On May 25, George Floyd, a 46-year-old unarmed African American man, died after former Minneapolis police officer Derek Chauvin used his knee to pin him down for over eight minutes as Floyd repeatedly told the officer “I can’t breathe.” Floyd’s death served as a catalyst, sparking numerous protests around the nation, many that have turned into dangerous situations of rioting and looting.

In response, many local governmental and religious officials have released statements to citizens regarding racism, some pleading for peaceful protests.

In a Pentecostal statement released Sunday, Bishop Lawrence Persico of Erie started out by saying we should not be surprised by the riots taking place around the nation, as “the outrage being expressed is the result of decades of oppression and injustice.”

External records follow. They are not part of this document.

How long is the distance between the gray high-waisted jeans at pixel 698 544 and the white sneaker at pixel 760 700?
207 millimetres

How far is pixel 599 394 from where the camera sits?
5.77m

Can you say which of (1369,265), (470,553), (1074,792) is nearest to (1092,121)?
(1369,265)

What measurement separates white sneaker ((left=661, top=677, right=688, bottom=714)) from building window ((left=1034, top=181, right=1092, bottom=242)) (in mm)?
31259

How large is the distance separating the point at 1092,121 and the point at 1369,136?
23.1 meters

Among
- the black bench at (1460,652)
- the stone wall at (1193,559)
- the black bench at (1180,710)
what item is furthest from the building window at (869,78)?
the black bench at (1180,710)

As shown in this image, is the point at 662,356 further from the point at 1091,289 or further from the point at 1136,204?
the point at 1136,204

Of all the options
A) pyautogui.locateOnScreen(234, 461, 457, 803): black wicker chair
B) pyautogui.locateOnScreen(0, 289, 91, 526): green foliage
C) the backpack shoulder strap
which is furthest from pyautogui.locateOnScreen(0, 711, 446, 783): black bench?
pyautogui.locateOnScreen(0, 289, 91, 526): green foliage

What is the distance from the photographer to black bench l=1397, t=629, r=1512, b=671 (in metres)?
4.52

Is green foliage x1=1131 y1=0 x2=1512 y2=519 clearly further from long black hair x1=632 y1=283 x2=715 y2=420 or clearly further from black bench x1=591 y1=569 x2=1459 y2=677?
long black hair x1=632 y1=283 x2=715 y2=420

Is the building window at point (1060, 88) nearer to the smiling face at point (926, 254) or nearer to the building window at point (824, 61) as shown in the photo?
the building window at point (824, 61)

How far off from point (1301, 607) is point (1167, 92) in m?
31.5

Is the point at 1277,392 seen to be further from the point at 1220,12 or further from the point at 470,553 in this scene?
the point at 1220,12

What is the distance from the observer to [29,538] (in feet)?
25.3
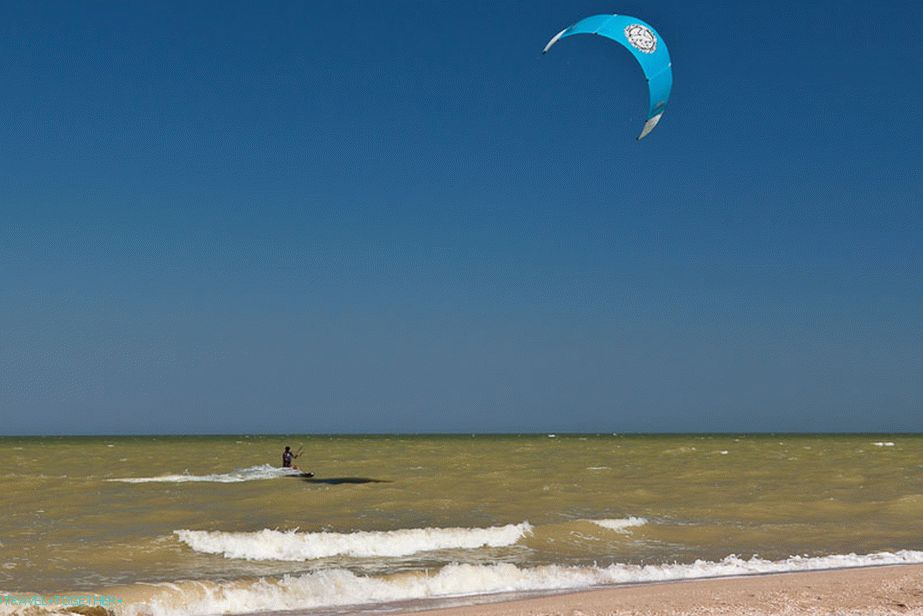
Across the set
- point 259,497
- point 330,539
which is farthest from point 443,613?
point 259,497

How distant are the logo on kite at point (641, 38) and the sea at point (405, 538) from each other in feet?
33.8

He added that in response, he hopes to see that churches, synagogues and mosques in northwest Pennsylvania can “find meaningful ways to collaborate, bringing about real change in our region.”

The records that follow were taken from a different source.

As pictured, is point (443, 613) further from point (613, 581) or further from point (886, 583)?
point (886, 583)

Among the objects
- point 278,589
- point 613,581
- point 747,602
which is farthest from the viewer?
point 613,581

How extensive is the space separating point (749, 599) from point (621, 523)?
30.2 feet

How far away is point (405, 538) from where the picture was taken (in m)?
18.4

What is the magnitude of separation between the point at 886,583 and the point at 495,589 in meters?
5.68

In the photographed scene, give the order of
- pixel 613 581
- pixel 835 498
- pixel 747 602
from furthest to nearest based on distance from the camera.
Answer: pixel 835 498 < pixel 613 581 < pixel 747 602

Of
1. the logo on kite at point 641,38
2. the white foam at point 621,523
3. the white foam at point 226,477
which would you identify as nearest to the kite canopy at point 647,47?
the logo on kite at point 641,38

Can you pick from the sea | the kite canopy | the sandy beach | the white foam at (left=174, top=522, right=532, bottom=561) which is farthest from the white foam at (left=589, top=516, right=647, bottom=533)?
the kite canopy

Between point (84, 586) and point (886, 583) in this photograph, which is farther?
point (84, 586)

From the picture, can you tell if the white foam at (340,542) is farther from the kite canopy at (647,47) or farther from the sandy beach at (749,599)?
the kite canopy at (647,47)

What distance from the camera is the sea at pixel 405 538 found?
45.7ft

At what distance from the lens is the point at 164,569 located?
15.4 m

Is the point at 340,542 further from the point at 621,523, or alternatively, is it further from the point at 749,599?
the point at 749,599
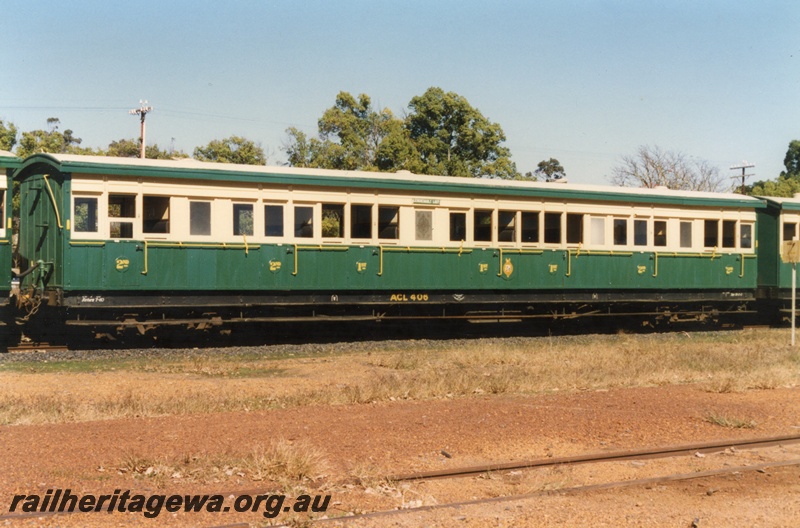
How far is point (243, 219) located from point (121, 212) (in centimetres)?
237

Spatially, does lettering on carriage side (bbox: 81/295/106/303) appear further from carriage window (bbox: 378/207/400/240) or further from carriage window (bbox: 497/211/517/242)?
carriage window (bbox: 497/211/517/242)

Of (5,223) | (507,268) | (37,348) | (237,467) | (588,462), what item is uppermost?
(5,223)

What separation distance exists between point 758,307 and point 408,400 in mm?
17161

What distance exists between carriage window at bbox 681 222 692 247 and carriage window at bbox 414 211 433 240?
24.2 ft

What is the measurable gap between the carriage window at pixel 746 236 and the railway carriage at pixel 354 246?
0.12 feet

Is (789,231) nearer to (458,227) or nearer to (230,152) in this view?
(458,227)

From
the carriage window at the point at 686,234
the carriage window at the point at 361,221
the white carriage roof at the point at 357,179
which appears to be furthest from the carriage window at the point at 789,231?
the carriage window at the point at 361,221

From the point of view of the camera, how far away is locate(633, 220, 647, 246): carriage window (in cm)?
2130

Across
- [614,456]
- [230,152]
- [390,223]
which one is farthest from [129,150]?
[614,456]

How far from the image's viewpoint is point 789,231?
2314 cm

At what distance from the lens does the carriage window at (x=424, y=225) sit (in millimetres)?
18781

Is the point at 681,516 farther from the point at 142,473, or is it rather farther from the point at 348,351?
the point at 348,351

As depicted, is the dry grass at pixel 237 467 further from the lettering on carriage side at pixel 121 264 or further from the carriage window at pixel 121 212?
the carriage window at pixel 121 212

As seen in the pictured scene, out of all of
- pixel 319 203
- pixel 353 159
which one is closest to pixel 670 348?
pixel 319 203
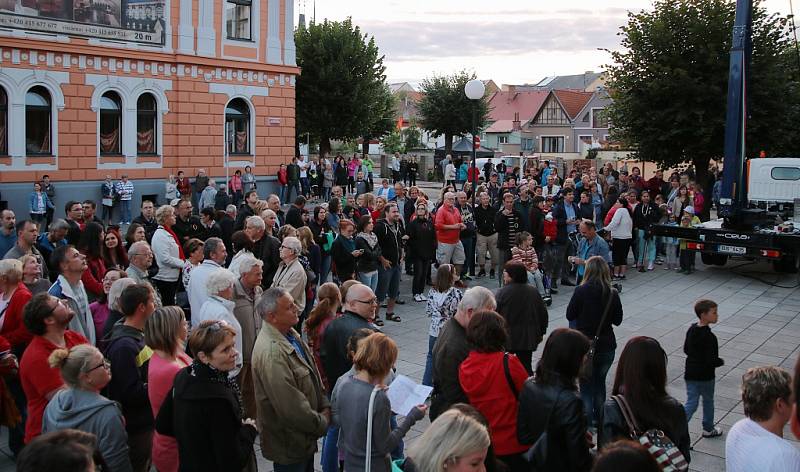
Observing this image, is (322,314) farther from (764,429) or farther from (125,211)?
(125,211)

State Attorney General Josh Shapiro held similar empathic sentiments in a statement released on Friday, where he recognized how the killing of George Floyd is a “painful reminder of how far we have yet to travel as a nation to find peace and equality,” adding that “too many Americans see how our society does not care about them.”

Senator Bob Casey also followed suit in a statement released Sunday on Facebook, asking for the country to raise their voices and “call for justice in a system that has, for too long, turned a blind eye to the injustice,” while Speaker of the House Mike Turzai, R-Allegheny, voiced that the killing of Floyd by a police officer was “depraved and senseless,” adding that “Americans demand justice.”

Many statements released also mentioned the need for order and peaceful protests amongst communities. In particular, U.S. Attorney General William P. Barr attributes much of the violence to individuals not even related to the movement.

In a statement released Sunday, Barr said he believes peaceful and legitimate protests have been “hijacked by violent radical elements” and that “groups of outside radicals and agitators are exploiting the situation to pursue their own separate, violent, and extremist agenda.”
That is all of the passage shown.